Nach den Jahren im Gefängnis kehrt er zurück. Jonas Wergeland, die berühmteste Fernsehgestalt Norwegens. Mit seiner Serie „Groß denken“, in denen er die bekanntesten Personen seines Heimatlandes – von Amundsen bis Ibsen – porträtiert hat, bannte er mit jeder Sendung eine ganze Nation an den Fernsehschirm. Nun ist er in Vergessenheit geraten. Unschuldig hat er im Gefängnis ausgeharrt, für ein Verbrechen, das er nicht begangen hat. Er nahm die Schuld für den Tod seiner Frau Margrete auf sich, die sich mit der Pistole das Leben nahm. Unerkannt reist er nun mit seiner Tochter auf einem Schiff den Sognefjord entlang.
Doch diese Fahrt entlang der idyllischen Westküste Norwegens auf einem umgebauten Seerettungskreuzer ist auch eine Reise in das Leben der Fernsehberühmtheit und bildet zudem den Rahmen des dritten und abschließendes Bandes der Trilogie rund um Jonas Wergeland. Autor Jan Kjærstad, einer der profiliertesten und anerkanntesten Schriftsteller Norwegens, gelingt es erneut, auf eindringliche Weise wie seine erschaffene Gestalt Wergeland die Aufmerksamkeit auf eine Lebensgeschichte zu lenken. Erzählt werden neben der Tour in die Seelenlandschaft der Norweger Episoden aus der Kindheit Wergelands,von der Freundschaft zu Bo Wang Lee und zu Leonard, vom Tod seines Vaters sowie vom Glück und dem Scheitern einer besonderen Beziehung, die den erfolgreichen Moderator mit Margrete, Diplomaten-Tochter und Ärztin, verband.
Es ist schwer, diese Geschichte oder vielmehr diese zahlreichen bunten Geschichten rund um alltägliche wie skurrile Personen einzeln und vollständig nachzuerzählen, denn einen einzigen roten Faden, der sich durch alle Kapitel zieht, gibt es nicht.
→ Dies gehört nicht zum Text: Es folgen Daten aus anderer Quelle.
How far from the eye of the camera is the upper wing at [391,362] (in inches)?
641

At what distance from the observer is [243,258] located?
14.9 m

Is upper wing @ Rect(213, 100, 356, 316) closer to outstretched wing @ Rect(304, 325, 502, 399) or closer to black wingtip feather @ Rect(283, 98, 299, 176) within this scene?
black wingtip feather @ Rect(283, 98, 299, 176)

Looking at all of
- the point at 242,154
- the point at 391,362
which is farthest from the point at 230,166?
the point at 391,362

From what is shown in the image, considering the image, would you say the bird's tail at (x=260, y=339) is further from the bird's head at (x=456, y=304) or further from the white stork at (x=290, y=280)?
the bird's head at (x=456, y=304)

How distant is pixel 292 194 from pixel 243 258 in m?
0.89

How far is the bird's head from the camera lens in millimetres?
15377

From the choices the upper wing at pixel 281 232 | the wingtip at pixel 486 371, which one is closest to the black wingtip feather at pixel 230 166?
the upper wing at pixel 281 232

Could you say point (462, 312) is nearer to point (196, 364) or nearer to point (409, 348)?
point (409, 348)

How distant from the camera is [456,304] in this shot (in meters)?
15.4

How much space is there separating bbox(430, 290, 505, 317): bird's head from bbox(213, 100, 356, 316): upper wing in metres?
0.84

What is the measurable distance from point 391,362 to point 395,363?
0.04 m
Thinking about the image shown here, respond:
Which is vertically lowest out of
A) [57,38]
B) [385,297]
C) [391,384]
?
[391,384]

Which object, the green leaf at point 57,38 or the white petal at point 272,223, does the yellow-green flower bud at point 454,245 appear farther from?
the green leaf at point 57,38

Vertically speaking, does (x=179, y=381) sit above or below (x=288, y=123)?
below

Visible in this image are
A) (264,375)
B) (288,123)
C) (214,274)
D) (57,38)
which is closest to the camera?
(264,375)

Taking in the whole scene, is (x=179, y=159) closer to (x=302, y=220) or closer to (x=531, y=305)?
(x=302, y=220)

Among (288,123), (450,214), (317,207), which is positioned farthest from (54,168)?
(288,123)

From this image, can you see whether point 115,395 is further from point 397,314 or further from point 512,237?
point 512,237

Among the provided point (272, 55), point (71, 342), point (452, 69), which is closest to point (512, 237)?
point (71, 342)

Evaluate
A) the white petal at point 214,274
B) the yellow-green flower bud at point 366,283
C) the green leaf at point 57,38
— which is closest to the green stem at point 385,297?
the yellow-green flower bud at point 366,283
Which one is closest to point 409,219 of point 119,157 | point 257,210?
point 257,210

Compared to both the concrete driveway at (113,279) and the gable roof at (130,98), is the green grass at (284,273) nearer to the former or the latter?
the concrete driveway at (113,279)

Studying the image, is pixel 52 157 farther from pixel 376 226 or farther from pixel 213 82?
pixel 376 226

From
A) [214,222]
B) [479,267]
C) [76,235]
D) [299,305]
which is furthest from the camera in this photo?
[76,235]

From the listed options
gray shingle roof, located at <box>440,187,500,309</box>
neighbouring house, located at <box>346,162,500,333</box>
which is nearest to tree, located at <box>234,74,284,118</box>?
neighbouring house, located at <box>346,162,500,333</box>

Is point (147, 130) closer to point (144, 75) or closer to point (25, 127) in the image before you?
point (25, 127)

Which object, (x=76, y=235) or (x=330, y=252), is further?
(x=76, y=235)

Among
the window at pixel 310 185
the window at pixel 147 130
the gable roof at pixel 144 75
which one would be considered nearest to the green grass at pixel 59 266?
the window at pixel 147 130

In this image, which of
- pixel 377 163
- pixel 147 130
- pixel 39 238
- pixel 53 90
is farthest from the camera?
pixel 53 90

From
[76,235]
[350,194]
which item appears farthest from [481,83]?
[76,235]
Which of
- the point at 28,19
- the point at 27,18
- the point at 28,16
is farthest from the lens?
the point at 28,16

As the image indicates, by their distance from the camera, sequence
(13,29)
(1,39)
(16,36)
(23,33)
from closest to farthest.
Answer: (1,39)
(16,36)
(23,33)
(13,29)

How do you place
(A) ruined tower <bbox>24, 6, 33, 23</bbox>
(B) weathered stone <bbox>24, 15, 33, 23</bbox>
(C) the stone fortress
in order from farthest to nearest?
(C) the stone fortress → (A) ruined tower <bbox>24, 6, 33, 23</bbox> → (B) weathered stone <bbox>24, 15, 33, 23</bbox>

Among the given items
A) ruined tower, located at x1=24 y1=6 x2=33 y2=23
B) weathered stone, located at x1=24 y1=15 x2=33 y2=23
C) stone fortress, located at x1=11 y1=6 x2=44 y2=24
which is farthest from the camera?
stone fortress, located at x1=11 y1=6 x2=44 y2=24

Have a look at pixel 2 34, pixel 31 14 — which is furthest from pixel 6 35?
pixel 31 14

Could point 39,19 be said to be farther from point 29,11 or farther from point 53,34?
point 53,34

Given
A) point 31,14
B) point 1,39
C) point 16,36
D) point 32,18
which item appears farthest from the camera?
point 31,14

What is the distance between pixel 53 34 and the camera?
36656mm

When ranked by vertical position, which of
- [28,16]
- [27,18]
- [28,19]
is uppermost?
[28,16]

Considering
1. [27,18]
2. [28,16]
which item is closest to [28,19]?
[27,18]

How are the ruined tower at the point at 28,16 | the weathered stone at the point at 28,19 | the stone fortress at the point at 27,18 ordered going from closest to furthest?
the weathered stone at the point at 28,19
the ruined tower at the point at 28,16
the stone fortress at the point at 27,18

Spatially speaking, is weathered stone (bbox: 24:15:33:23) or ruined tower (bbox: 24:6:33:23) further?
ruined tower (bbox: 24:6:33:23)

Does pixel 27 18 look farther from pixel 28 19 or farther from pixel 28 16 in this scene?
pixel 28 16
Nicht nur tauchen neben Jonas Wergeland selbst noch weitere Erzähler auf, die von dessen Lebensstationen berichten. Die Handlung springt immer wieder zwischen den verschiedenen Zeiten hin und her. Kein Fluss, sondern vielmehr ein farbenprächtiges Mosaik entsteht, das als großes und ganzes Bild ein Wesens-Porträt Wergelands bildet. Es entsteht der Eindruck, als entstehe vor dem Auge des Lesers ein Film, der mit den Mitteln der Überblendung und schnellen Schnitten arbeitet. Wergeland erscheint als Verführer, als Eroberer und als Entdecker – so heißen auch die einzelnen Bände der Trilogie -, der kaum Grenzen kannte, schon frühzeitig wusste, dass er zu etwas Besonderem auserkoren war. Sein gesellschaftlicher Absturz nach dem Tod seiner Frau ist für ihn indes ein Neuanfang und eine Suche nach dem Grund für den Freitod Margretes.
Dieser ungeheure und an vielen Stellen berührende Gedankenstrom, so voller Weisheit und Selbsterkenntnis, macht diesen Roman nicht nur zu einem würdigen Abschluss einer meisterlichen Trilogie. Er zeigt einmal mehr, welches Potenzial an hervorragender Literatur in Norwegen steckt. Dass Kjærstad für sein Werk den renommierten Preis des Nordischen Rates erhalten hat, ist nur logische Konsequenz. Selbst wenn er in diesen Bänden auch immer seinen Landsmannen den kritischen Spiegel vorhält, an vielen Stellen auf jene für ihn unverständliche Kluft zwischen Norwegen als (neu)reiches Land und die Abschottung gegenüber dem Rest der Welt verweist. Nicht nur diese Gesellschaftskritik verleiht dem Roman eine thematische Tiefe. Immer wieder finden sich interessante Verweise auf die Kultur und die Geschichte des skandinavischen Landes, die das Werk nicht nur zu einem Lese-Erlebnis, sondern auch zu einer wissensvermittelnden Lektüre machen.
„Der Entdecker“ von Jan Kjærstad erschien unter anderem 2006 im List-Verlag als Taschenbuch, in der Übersetzung aus dem Norwegischen von Hinrich Schmidt-Henkel. Der Roman gilt im Buchhandel heute als vergriffen. Im Internet gibt es Möglichkeiten, das Buch antiquarisch zu erwerben.